TASK INSTRUCTIONS: Report the number of lines in the data below that hold "联系电话", without any other words.

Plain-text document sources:
☆ ☆ ☆
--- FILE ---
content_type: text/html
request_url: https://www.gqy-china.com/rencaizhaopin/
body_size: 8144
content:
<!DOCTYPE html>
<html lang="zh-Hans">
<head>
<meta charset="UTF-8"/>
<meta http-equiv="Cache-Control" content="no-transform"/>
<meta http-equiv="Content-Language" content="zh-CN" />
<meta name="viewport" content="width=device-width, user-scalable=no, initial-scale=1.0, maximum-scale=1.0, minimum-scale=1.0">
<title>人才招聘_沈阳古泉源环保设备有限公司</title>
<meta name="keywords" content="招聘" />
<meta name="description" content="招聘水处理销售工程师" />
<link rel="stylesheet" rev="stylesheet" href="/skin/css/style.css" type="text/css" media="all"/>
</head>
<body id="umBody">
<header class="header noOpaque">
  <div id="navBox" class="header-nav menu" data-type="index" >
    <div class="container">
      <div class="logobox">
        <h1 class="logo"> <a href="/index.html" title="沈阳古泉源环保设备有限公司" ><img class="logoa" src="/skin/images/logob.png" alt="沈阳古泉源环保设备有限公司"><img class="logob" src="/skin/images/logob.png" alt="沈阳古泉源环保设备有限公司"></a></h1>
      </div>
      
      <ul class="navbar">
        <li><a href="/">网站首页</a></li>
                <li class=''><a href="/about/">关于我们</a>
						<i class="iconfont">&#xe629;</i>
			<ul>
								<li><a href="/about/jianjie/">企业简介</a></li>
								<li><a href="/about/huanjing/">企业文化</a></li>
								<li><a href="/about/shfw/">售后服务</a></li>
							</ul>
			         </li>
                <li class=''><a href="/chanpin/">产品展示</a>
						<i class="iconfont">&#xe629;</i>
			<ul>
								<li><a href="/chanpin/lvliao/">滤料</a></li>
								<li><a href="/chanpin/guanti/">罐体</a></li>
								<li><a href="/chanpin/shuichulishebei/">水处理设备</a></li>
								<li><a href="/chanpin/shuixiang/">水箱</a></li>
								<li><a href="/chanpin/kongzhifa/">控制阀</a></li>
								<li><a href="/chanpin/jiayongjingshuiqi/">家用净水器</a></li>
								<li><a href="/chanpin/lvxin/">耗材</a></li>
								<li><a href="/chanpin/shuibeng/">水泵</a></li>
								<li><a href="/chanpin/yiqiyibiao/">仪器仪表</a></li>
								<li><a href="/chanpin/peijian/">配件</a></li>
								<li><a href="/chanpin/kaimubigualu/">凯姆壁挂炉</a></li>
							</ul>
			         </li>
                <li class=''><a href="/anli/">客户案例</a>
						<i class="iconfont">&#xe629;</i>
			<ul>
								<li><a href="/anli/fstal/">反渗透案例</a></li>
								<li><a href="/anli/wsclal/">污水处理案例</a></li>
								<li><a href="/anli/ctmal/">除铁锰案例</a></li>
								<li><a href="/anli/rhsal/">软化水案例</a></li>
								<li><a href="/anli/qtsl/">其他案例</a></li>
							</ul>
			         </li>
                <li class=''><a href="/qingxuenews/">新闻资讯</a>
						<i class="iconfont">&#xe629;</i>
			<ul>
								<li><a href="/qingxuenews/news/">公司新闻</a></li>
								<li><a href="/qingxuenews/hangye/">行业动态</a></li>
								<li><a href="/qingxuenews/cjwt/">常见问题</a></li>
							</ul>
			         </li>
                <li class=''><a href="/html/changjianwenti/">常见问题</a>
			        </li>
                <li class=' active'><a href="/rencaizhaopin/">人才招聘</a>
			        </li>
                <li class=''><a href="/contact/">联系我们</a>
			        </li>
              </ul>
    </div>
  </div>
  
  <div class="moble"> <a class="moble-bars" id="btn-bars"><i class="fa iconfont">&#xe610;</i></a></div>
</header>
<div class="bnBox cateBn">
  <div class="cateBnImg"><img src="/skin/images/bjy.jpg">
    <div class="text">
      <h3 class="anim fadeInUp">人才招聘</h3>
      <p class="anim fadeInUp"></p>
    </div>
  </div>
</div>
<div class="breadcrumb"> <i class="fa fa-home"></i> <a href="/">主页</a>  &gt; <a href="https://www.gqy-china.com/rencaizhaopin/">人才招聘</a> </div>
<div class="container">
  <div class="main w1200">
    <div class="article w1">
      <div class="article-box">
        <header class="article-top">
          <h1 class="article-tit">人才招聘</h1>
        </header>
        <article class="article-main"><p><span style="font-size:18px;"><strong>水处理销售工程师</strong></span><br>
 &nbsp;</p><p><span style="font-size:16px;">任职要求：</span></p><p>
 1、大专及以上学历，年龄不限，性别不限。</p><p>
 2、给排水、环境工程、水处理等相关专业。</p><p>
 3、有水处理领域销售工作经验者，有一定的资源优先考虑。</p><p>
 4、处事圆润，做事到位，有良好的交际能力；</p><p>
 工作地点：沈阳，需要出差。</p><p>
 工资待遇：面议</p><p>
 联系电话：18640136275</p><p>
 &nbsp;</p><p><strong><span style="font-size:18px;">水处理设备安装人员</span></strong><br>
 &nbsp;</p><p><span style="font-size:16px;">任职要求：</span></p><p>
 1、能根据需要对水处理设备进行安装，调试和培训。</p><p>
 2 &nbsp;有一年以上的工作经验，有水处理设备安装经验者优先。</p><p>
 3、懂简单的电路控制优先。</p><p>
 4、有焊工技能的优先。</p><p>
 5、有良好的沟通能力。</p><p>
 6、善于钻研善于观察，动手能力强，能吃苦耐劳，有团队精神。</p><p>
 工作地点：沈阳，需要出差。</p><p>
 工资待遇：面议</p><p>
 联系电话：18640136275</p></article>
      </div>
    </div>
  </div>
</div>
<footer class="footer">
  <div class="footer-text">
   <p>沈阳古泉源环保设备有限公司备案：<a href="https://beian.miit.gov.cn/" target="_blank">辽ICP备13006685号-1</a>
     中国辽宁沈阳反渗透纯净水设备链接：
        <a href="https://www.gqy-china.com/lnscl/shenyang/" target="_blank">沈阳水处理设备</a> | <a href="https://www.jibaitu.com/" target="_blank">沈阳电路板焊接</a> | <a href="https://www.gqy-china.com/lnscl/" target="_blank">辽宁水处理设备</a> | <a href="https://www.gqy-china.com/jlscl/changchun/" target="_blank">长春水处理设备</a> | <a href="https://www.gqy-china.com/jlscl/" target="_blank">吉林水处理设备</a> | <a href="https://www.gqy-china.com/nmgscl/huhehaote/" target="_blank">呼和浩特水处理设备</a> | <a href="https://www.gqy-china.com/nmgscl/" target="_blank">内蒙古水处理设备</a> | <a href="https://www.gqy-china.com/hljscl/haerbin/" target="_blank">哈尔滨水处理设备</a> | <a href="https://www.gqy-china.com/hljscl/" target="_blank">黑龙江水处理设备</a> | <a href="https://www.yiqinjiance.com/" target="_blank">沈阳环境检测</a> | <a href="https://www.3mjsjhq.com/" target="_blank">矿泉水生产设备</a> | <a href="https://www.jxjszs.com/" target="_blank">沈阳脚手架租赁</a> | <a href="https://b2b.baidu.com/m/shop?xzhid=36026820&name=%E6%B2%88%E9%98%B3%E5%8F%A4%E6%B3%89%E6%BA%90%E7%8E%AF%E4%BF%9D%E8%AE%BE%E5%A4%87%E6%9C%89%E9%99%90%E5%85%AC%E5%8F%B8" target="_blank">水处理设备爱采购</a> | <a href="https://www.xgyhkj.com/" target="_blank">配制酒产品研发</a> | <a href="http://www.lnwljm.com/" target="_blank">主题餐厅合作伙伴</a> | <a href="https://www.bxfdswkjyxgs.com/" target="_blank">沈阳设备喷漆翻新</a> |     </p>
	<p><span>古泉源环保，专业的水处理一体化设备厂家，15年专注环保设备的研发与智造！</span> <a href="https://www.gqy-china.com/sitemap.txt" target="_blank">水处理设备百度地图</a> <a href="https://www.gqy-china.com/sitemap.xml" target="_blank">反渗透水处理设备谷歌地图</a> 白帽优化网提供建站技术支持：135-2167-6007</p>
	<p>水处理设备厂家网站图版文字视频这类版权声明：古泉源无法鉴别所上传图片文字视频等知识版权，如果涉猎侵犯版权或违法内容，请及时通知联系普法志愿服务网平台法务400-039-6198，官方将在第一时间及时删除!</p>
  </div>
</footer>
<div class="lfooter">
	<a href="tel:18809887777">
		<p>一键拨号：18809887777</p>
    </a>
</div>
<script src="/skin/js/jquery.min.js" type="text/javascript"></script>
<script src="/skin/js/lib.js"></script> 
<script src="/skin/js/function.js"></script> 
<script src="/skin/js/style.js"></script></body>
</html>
☆ ☆ ☆
SOLUTION TO THE EXERCISE: 2